┌────────
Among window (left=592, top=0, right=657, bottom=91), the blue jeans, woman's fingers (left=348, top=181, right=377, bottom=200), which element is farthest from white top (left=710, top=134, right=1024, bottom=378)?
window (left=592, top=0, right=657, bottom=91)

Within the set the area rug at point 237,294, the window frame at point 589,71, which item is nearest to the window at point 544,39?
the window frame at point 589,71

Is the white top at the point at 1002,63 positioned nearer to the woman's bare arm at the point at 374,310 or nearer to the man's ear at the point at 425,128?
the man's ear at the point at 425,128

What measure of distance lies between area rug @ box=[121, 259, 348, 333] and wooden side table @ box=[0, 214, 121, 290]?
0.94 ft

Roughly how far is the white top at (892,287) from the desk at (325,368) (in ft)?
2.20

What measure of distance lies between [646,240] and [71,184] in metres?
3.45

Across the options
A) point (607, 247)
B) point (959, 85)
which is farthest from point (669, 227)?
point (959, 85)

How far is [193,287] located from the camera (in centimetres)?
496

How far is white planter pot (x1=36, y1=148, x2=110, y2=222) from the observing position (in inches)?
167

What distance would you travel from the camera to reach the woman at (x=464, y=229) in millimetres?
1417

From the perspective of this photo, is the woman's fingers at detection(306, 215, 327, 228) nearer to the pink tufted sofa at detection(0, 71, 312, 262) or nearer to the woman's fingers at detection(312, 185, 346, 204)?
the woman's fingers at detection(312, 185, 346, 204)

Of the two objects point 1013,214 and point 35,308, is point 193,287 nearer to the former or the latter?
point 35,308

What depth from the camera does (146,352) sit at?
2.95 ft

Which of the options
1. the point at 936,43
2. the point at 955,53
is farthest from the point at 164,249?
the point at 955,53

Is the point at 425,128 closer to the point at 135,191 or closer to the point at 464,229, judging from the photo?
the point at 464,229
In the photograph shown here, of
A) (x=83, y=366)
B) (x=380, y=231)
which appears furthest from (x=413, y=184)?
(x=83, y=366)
└────────
## To be done
Reproduce every item above verbatim, from the first line through the last, along with its answer.

## Output
Among window (left=592, top=0, right=657, bottom=91), the blue jeans, woman's fingers (left=348, top=181, right=377, bottom=200), which element is farthest from white top (left=710, top=134, right=1024, bottom=378)?
window (left=592, top=0, right=657, bottom=91)

Within the set the area rug at point 237,294, the window frame at point 589,71, which item is nearest to the window at point 544,39?
the window frame at point 589,71

Is the white top at the point at 1002,63 positioned nearer to the woman's bare arm at the point at 374,310 or nearer to the man's ear at the point at 425,128?
the man's ear at the point at 425,128

What measure of distance lies between area rug @ box=[121, 259, 348, 333] and wooden side table @ box=[0, 214, 121, 290]?
0.94 ft

Roughly how far is the white top at (892,287) from the desk at (325,368) (in ft)?
2.20

What measure of distance lies between [646,240] and [71,184] in metres?
3.45

Across the options
A) point (607, 247)
B) point (959, 85)
which is farthest from point (669, 227)?
point (959, 85)

How far is [193,287] located from the camera (in centimetres)?
496

How far is white planter pot (x1=36, y1=148, x2=110, y2=222) from the observing position (in inches)?
167

What distance would you travel from the camera to reach the woman at (x=464, y=229) in millimetres?
1417

From the perspective of this photo, is the woman's fingers at detection(306, 215, 327, 228) nearer to the pink tufted sofa at detection(0, 71, 312, 262) or nearer to the woman's fingers at detection(312, 185, 346, 204)?
the woman's fingers at detection(312, 185, 346, 204)

Of the two objects point 1013,214 and point 35,308, is point 193,287 nearer to the former or the latter?
point 35,308

What depth from the camera does (146,352) sit at?
2.95 ft

Which of the options
1. the point at 936,43
2. the point at 955,53
is farthest from the point at 164,249?
the point at 955,53

Is the point at 425,128 closer to the point at 135,191 or closer to the point at 464,229, judging from the photo?
the point at 464,229
In the photograph shown here, of
A) (x=83, y=366)
B) (x=380, y=231)
which appears furthest from (x=413, y=184)?
(x=83, y=366)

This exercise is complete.